A state review finds Minnesota HMOs providing services to public programs such as Medicaid and MinnesotaCare have generally sound financial practices. But the report did raise concerns about the plans' charitable donations and other uses of public dollars.
Last March, Gov. Mark Dayton called for a review of how the non-profit health plans were spending the taxpayer money they receive. The government health programs are designed to provide health care coverage for many of the state's poor, vulnerable residents and children.
Dayton directed the auditors to look at whether the plans' administrative expenses were appropriate. That's important in part because the Dayton administration had made a deal with the plans to return to the state any profits above a 1 percent cap.
The study looked at four plans: Blue Plus, which is part of Blue Cross Blue Shield of Minnesota; HealthPartners; Medica; and UCare for fiscal year 2011.
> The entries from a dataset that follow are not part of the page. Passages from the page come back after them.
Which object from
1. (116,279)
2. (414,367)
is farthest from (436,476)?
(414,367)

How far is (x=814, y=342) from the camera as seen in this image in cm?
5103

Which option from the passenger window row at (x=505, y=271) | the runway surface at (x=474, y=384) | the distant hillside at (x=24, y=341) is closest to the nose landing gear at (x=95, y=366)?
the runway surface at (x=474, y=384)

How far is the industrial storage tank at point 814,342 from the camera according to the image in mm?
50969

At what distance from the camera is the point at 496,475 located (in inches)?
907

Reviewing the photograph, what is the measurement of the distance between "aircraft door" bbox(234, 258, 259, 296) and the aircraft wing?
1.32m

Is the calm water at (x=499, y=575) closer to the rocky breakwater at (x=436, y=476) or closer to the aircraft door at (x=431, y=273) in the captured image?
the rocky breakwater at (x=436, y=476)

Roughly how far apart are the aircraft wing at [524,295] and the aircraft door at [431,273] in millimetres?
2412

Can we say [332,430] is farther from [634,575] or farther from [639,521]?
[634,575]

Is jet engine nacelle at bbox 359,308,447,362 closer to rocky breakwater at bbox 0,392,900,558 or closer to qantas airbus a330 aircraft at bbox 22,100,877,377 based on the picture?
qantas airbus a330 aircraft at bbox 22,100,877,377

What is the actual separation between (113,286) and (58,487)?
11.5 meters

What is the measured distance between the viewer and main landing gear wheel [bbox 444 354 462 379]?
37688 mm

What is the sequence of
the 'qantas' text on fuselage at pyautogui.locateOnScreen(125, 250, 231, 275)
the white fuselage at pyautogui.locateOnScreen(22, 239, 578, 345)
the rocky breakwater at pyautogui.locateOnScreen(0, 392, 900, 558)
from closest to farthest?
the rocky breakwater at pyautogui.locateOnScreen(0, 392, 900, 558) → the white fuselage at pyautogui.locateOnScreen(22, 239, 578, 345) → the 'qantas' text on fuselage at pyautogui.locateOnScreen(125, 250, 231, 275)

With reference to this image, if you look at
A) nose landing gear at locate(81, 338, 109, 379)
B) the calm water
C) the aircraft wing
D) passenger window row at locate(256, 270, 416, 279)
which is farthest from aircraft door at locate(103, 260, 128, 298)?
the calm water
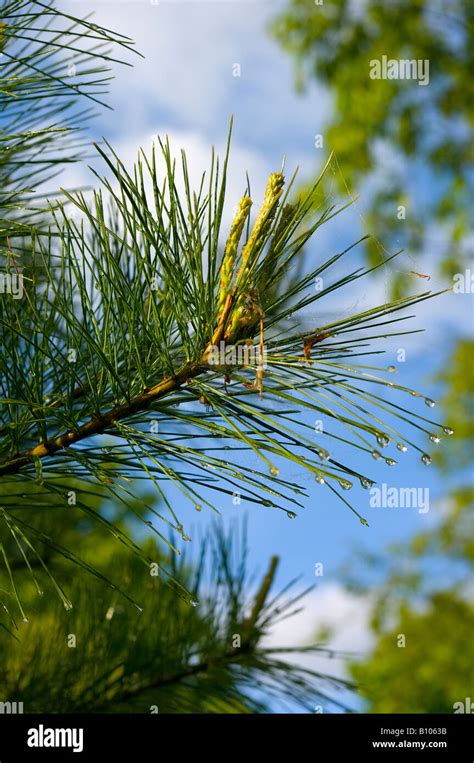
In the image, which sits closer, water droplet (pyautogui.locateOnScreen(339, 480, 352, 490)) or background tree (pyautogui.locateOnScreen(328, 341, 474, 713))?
water droplet (pyautogui.locateOnScreen(339, 480, 352, 490))

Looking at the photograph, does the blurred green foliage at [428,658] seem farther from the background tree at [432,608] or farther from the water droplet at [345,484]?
the water droplet at [345,484]

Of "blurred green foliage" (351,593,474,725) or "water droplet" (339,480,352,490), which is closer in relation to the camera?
"water droplet" (339,480,352,490)

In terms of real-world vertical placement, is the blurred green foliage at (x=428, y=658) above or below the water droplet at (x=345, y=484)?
below

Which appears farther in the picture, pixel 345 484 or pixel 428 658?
pixel 428 658

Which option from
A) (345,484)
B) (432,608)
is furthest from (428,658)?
(345,484)

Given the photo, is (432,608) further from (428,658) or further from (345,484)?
(345,484)

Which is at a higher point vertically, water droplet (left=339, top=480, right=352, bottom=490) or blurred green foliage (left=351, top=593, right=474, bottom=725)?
water droplet (left=339, top=480, right=352, bottom=490)

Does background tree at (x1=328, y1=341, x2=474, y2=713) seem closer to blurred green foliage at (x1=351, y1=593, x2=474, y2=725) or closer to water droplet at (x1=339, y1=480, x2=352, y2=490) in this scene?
blurred green foliage at (x1=351, y1=593, x2=474, y2=725)

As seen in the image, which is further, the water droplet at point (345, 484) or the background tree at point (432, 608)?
the background tree at point (432, 608)

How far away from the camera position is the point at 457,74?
3873 millimetres

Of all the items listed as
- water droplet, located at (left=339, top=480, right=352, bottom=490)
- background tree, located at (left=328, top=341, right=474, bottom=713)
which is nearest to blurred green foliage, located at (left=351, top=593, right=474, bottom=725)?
background tree, located at (left=328, top=341, right=474, bottom=713)

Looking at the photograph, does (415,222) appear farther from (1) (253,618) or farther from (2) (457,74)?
(1) (253,618)

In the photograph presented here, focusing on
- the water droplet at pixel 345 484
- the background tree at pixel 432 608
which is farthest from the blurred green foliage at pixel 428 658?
the water droplet at pixel 345 484
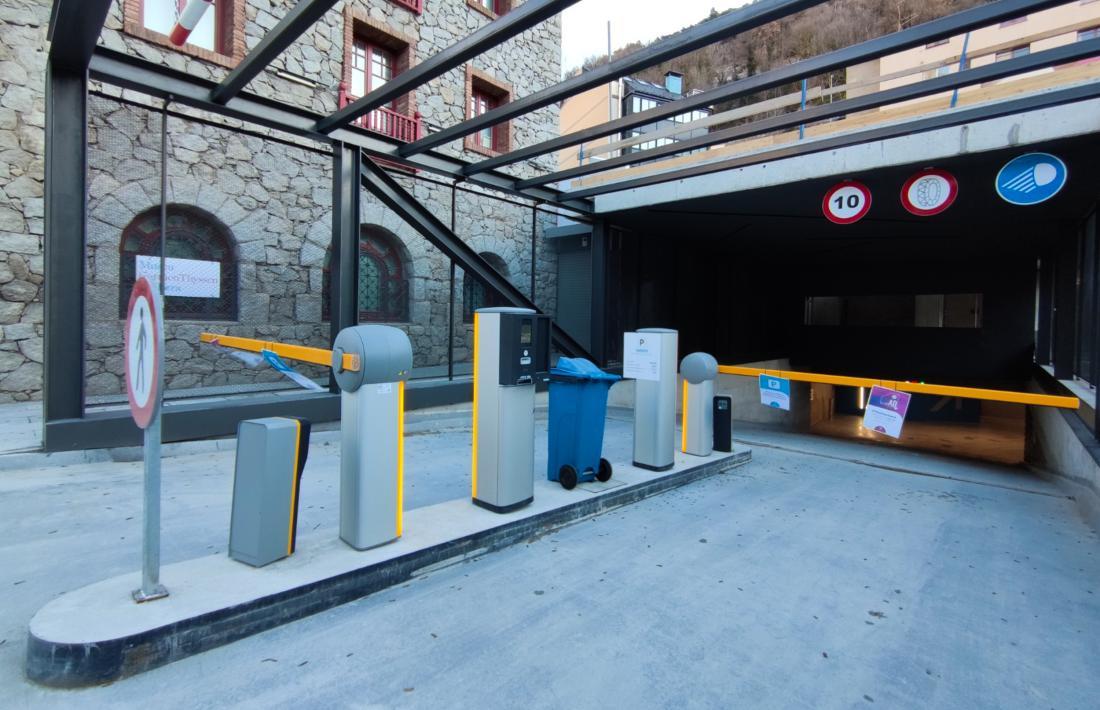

The results of the study show need for closer review, Human Services Commissioner Lucinda Jesson said.
"While overall these show that the managed care organizations are generally using sound financial practices, there are a number of things going forward, we might want to make sure are changed," Jesson said. The audits raised questions about the HMOs using public dollars for lobbying, marketing and advertising; making charitable contributions to organizations in which the HMO had an affiliation.
The report indicated Blue Plus made a $10 million donation to the Blue Cross Foundation. The company said the money was being used to help improve the health for people eligible for public programs including low income children and families in Minnesota.
The report also singled out Blue Plus for using tens of thousands of dollars for lobbying. The insurer said in a statement that it "believes its financial reporting practices and methodologies are appropriate, reasonable and... [in] accordance with both state law and statutory accounting principles."
The audit uncovered a substantial mathematical error in UCare's books — it owed the state $1.57 million.
The HMO owned up to the error and paid the state back last month, UCare's Ghita Worcester said.
"We got an invoice from the state and we processed the check in November, when the invoice was due," Worcester said.
UCare has been at the center of a national controversy over a $30 million donation the HMO gave to the state in 2011. The audit found that in addition to that contribution, UCare donated $6 million from public money to the University of Minnesota Medical School. The report points out that a majority of UCare's board members have an affiliation with the university.
UCare responded it has an obligation to improve the community's health, including supporting the education of family physicians.
This latest audit is among several ongoing examinations of Minnesota's managed care and public health care programs. The governor and commissioner Jesson have been vocal that contracts made with the plans during Tim Pawlenty's administration were too generous.
Amid state and congressional inquiries of the $30 million UCare payment, the state agreed to split the money with the federal government. The Justice Department is still investigating the state's Medicaid program. In July, Dayton said he would seek an independent review of how the state set payment rates for Medicaid HMOs from 2003 to 2011 — the tenure of Pawlenty's administration.